Pub Date: Feb. 1st, 1977
Publisher: Knopf

In the forest near a concentration camp, two adolescents live precariously, emblematically--hunting for food, sleeping on boards underground--in a grim, allusive struggle for survival. Their symbolic DMZ stands in contrast to the camp nearby, with its casual brutality, venal pecking order, and harsh sexual servicings. High-born Ritter lives unconfined with the self-interested approval of Commandant Hoegel, who savors the hares (Hasen) that the boy traps for dinner; Perchik, a Jew who escaped from an arriving train, is a silent partner. They routinely collect their kill and speak coolly of incoming passengers, especially the amply endowed women, until one train discharges people from Perchik's village, including his younger brother David.

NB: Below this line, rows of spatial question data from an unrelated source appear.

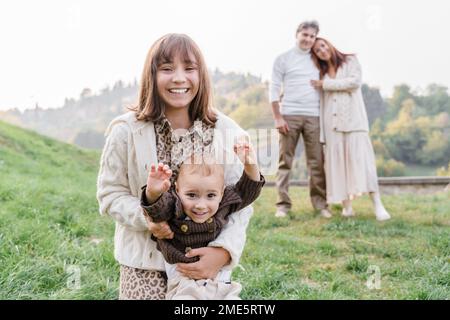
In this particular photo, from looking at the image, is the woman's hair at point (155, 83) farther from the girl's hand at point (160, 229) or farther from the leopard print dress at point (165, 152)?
the girl's hand at point (160, 229)

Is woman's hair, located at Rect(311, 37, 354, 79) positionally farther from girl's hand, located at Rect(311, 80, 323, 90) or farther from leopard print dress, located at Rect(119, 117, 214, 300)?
leopard print dress, located at Rect(119, 117, 214, 300)

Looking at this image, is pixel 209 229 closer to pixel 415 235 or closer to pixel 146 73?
pixel 146 73

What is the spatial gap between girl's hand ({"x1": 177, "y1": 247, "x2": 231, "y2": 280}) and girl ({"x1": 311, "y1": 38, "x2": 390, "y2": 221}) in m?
3.02

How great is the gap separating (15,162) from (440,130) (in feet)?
19.5

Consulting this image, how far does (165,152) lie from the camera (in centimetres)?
176

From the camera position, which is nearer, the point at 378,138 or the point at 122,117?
the point at 122,117

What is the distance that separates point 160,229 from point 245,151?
0.31 meters

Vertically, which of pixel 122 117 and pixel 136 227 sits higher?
pixel 122 117

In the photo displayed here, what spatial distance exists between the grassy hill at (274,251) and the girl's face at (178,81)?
1184 mm

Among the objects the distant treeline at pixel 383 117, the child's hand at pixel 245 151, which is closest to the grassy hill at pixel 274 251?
the child's hand at pixel 245 151

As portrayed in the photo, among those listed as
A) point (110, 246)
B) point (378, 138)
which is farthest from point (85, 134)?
point (110, 246)

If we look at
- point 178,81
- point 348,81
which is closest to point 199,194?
point 178,81

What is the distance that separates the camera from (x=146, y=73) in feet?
5.58

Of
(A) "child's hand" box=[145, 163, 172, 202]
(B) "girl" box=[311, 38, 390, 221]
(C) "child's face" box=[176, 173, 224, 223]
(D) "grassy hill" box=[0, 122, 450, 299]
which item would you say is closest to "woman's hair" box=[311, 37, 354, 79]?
(B) "girl" box=[311, 38, 390, 221]
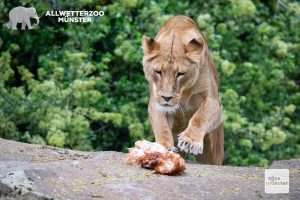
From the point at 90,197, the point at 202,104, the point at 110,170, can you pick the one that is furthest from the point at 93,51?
the point at 90,197

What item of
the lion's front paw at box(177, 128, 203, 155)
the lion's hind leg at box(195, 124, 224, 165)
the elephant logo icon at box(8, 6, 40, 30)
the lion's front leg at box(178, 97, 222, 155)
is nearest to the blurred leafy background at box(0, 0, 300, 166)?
the elephant logo icon at box(8, 6, 40, 30)

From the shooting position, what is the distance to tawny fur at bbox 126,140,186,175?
554 centimetres

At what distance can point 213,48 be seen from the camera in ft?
33.2

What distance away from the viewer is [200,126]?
6.55m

Bercovitch's episodic scenes and weighted exchanges insinuate suggestively as the ensuing mobilization follows a tense law-of-the-jungle trail. The boys' attempts to rescue Dudie, involving mercenary negotiations and agonizing recognitions, are interrupted by a changing of the guard--Hoegel is murdered--and ultimately foiled; in a violent parallel, Ritter gets an afternoon with the new Commandant's girl and Perchik finds his brother's body still warm in a token grave. His vengeful killing of an officer then implicates Ritter--the only boy known to live in the forest--and both stumble into a flight that is, inevitably, a losing battle: the jaws of a tracking Alsatian close in like the springs of a trap. Bercovitch uses the acquiescent camp personnel and noisy forest creatures to advantage, allows adolescent preoccupations a life of their own, and resists the impulse to invest each moment with too much freight.